** Opening Excerpt to read block **
Cyotec was approved by the FDA on March 17, 1999 to help prevent gastric ulcers in patients taking anti-inflammatory drugs, such as aspirin, for arthritis pain. However, many obstetricians have also been prescribing Cyotec off-label as a labor-inducing drug.
Since Cyotec was not intended to be used for this purpose, many women and children suffered from a variety of birth-related injuries as a result.
Cyotec Side Effects
The manufacturer of Cyotec, G.D. Searle & Co., never conducted clinical trials in order to determine Cyotec’s safety when given to pregnant women, as the drug was never intended for this purpose. In fact, Searle never marketed the drug for any purpose other than as an anti-ulcer prescription.
In the end, off-label Cyotec use put pregnant women and their babies at an unnecessary risk of severe, and often life-threatening, side effects.
- Increased incidence of jaundice
- Fetal distress caused by uterine hyper stimulation
- Fluid overload from the IV use
- Increased blood loss postpartum
- Amniotic fluid embolism
- Uterine rupture
- Increased risk of instrumental or surgical delivery
- Birth defects
Mothers who had previously undergone a cesarean section were at a higher risk of dangerous side effects, such as uterus ruptures, birth injuries and death of the mother and/or child.
** Closing Excerpt to read block **
** Opening Excerpted data block **
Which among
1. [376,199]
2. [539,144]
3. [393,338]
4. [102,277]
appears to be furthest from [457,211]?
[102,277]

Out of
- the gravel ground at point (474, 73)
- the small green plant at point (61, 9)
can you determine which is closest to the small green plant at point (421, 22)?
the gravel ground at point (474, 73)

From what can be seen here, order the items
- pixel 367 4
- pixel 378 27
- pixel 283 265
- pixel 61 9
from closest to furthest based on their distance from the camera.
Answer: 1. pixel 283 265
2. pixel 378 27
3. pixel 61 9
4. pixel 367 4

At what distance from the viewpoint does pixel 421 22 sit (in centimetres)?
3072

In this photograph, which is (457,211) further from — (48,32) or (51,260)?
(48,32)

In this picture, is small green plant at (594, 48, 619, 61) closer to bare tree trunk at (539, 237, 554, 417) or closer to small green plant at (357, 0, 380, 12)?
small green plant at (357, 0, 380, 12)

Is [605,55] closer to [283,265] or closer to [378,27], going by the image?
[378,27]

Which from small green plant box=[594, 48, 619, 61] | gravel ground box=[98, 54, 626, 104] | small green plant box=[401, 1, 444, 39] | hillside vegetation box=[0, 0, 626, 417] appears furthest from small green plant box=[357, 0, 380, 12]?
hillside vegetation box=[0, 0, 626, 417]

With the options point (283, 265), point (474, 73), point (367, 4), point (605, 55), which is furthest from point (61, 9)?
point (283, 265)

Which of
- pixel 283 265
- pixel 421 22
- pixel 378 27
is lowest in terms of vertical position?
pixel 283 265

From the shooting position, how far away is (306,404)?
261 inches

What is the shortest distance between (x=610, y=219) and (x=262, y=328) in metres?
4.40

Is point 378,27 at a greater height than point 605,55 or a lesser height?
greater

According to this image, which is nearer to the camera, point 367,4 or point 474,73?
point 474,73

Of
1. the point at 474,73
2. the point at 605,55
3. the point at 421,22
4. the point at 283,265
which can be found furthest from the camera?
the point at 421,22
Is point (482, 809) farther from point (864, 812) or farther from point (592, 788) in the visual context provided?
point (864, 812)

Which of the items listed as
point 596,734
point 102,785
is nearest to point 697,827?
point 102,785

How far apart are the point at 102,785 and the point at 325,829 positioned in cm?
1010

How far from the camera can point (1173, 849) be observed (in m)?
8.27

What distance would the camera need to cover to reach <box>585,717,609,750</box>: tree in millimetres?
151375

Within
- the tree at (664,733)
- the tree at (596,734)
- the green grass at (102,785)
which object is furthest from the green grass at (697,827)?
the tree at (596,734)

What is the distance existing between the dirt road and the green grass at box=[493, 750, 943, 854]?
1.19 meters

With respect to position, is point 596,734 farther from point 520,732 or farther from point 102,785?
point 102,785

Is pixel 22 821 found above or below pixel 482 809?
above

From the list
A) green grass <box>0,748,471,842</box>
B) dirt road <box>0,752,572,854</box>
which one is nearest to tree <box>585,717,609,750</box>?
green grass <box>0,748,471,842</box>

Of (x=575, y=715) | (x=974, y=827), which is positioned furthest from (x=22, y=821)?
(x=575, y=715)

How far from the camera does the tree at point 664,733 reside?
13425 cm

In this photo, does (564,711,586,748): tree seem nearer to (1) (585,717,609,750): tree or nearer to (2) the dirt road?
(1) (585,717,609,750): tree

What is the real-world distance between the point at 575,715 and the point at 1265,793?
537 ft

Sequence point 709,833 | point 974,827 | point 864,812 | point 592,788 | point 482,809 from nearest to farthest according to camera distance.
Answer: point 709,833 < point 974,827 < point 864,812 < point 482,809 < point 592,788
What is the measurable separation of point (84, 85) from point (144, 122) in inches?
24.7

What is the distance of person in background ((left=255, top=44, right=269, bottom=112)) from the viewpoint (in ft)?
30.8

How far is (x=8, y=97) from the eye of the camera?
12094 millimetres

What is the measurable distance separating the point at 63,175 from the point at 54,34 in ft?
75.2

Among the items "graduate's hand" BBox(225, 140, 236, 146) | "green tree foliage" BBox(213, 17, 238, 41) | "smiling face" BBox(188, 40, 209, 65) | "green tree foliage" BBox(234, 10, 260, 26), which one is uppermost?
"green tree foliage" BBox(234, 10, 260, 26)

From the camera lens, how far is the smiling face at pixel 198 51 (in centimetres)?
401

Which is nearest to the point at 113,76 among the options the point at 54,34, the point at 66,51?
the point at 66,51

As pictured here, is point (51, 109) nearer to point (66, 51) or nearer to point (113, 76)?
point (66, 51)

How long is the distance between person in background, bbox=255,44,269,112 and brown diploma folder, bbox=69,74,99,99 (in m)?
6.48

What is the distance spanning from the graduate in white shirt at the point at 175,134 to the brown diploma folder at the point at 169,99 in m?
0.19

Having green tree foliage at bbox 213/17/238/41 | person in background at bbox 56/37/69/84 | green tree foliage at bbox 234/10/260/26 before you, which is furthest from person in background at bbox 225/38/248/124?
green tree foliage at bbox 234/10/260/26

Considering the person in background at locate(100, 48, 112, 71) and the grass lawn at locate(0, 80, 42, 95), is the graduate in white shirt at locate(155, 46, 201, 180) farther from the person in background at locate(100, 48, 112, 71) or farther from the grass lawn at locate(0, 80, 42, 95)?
** Closing Excerpted data block **
Exercises |
(a) According to the text about Cyotec, which company manufactured the drug?
(b) Translate this sentence from the Cyotec text into Spanish: "In fact, Searle never marketed the drug for any purpose other than as an anti-ulcer prescription."
(c) Continue the text about off-label Cyotec use from where it stops.
The entries have no connection to the text about Cyotec.

Answers by item number |
(a) G.D. Searle & Co.

(b) De hecho, Searle nunca comercializó el medicamento para ningún otro fin que no fuera como receta contra las úlceras.

(c)
In August 2011, Searle sent a drug alert to physicians warning of Cyotec risks and indicating that the drug should not be used to induce labor. Shortly after, the FDA issued a Safety Alert which reiterated the risks outlined in Searle’s letter.
Physicians have an obligation to provide quality healthcare while ensuring the safety of their patients. If they prescribed a drug for unapproved purposes, doctors should be held accountable for putting patients at risk. Through a medical malpractice lawsuit, Cyotec victims may be able to recover losses such as medical expenses, pain and suffering, or wrongful death benefits related to their experience.